* Start Records provided *

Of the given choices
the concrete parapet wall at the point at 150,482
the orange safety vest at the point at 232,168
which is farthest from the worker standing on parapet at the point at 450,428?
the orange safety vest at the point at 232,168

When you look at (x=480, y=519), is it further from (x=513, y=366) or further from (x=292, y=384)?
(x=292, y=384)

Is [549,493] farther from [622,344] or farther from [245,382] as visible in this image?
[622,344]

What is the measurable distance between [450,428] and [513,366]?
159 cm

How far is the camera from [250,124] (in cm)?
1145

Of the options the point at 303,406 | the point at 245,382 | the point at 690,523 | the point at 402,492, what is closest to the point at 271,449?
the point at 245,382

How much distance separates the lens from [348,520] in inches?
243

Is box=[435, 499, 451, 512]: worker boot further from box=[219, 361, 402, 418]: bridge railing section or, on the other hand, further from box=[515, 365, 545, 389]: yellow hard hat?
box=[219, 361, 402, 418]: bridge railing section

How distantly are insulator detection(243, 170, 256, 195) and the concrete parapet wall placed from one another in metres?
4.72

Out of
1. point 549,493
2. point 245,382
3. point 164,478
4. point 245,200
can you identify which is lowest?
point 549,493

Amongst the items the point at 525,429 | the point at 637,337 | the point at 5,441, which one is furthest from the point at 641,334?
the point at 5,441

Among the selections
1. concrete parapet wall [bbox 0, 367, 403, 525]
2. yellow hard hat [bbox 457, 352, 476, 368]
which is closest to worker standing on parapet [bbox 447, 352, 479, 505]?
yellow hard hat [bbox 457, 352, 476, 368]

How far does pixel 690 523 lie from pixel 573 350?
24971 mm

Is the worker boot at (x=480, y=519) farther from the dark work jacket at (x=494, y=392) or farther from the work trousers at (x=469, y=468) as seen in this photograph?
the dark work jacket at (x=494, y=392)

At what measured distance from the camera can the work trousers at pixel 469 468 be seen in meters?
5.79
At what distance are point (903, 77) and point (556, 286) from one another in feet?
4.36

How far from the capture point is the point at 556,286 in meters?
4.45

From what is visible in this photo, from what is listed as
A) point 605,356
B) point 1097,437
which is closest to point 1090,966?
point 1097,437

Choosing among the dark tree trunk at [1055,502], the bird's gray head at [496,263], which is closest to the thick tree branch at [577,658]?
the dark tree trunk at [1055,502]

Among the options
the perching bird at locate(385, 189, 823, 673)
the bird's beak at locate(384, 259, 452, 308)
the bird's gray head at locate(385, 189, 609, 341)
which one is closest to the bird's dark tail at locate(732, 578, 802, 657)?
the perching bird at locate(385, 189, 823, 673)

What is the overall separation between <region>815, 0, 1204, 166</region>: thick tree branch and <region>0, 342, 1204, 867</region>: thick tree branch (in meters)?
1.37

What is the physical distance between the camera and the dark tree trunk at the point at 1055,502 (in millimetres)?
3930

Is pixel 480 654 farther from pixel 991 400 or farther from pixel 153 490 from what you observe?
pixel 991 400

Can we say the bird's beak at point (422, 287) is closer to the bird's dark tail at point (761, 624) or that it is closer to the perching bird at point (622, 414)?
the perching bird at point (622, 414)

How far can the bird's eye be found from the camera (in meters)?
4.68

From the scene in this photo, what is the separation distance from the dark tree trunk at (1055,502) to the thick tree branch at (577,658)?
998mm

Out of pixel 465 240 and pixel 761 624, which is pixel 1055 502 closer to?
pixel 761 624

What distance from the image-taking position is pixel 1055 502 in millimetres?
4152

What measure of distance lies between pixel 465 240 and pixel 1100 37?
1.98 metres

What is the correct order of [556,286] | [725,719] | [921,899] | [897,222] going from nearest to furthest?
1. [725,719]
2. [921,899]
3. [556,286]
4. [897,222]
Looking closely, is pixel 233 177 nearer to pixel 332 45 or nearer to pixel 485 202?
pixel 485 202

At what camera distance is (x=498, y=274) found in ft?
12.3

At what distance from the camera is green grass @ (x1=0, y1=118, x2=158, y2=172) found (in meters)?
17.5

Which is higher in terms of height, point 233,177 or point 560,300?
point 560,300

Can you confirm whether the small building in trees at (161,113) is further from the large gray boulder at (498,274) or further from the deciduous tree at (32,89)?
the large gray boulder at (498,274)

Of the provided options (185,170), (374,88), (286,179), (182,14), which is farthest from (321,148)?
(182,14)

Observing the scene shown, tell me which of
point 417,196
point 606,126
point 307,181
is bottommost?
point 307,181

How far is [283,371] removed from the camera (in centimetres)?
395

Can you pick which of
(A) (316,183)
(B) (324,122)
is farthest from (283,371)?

* End Records provided *

● Challenge: Reproduce, word for word, everything from the line containing "Can you confirm" down to the end of the records.

● Task response:
Can you confirm whether the small building in trees at (161,113) is further from the large gray boulder at (498,274) or further from the deciduous tree at (32,89)?
the large gray boulder at (498,274)

Of the provided options (185,170), (374,88), (286,179), (182,14), which is farthest from (321,148)?
(182,14)

Observing the scene shown, tell me which of
point 417,196
point 606,126
point 307,181
is bottommost?
point 307,181

How far is [283,371] removed from the camera (in centimetres)?
395

Can you pick which of
(A) (316,183)
(B) (324,122)
is farthest from (283,371)?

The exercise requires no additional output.